◆ **Data shown**:
------

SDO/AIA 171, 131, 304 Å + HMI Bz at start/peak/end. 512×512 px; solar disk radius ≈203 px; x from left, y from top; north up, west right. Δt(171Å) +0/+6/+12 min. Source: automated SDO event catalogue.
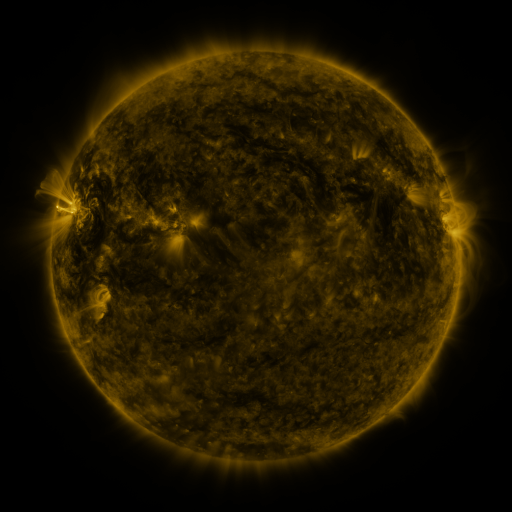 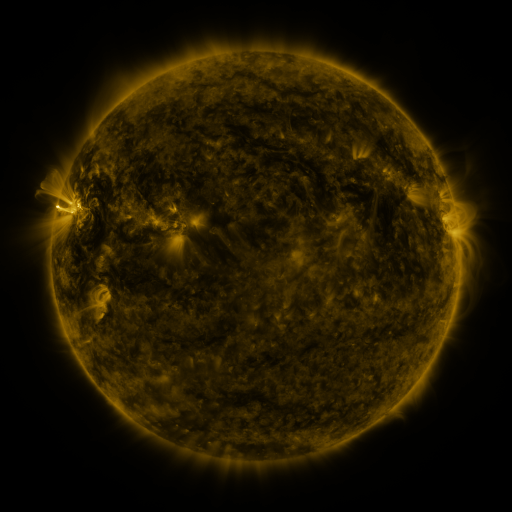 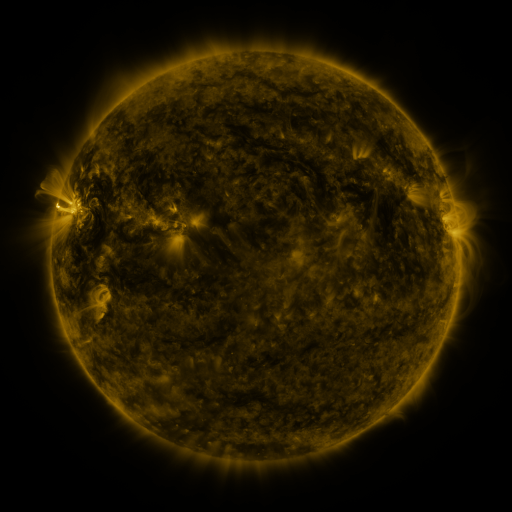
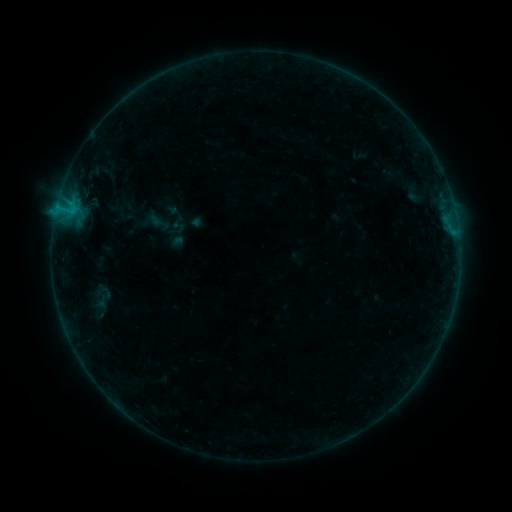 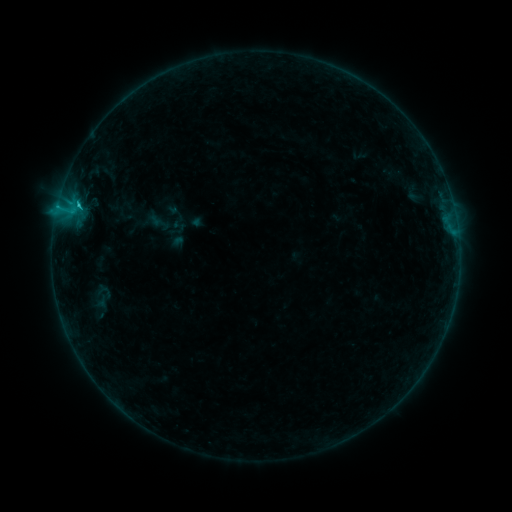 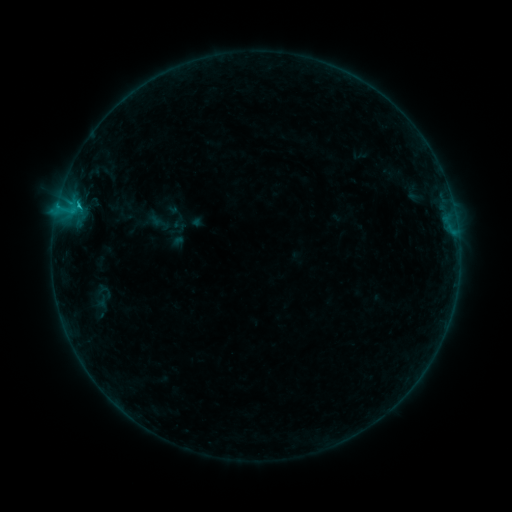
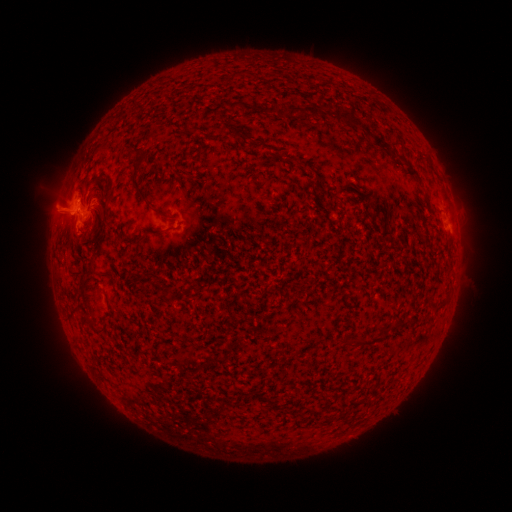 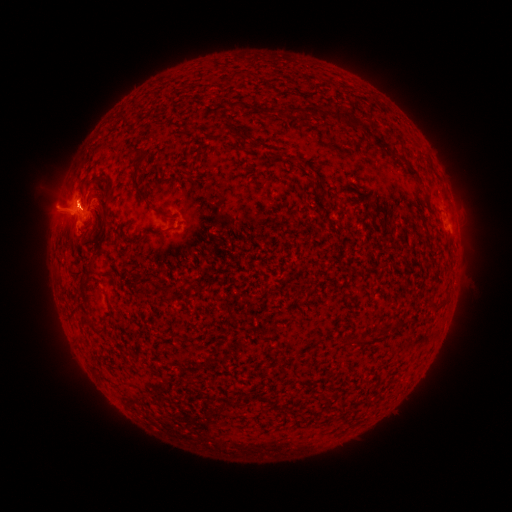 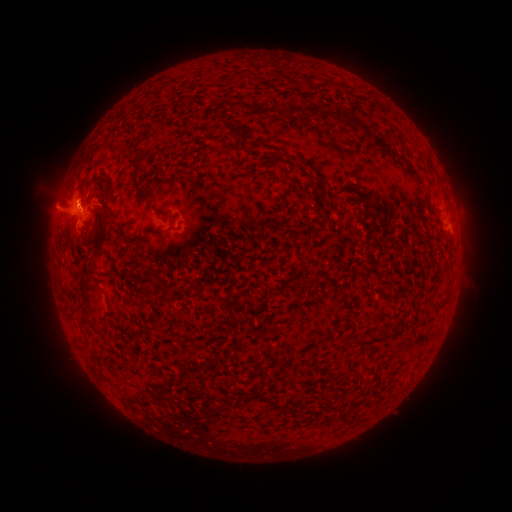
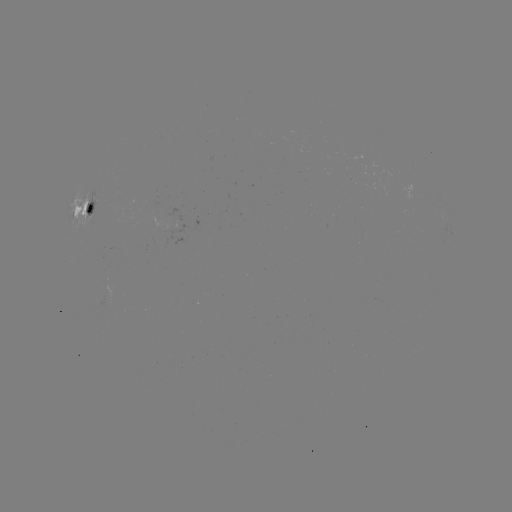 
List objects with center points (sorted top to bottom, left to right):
C1.7 flare: (79, 207)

------

◆ **What this task involves**:
In the listing above, find the line that contains "List objects with". Write it out exactly, along with each line after it up to and including the last.

◆ **Answer below**:
List objects with center points (sorted top to bottom, left to right):
C1.7 flare: (79, 207)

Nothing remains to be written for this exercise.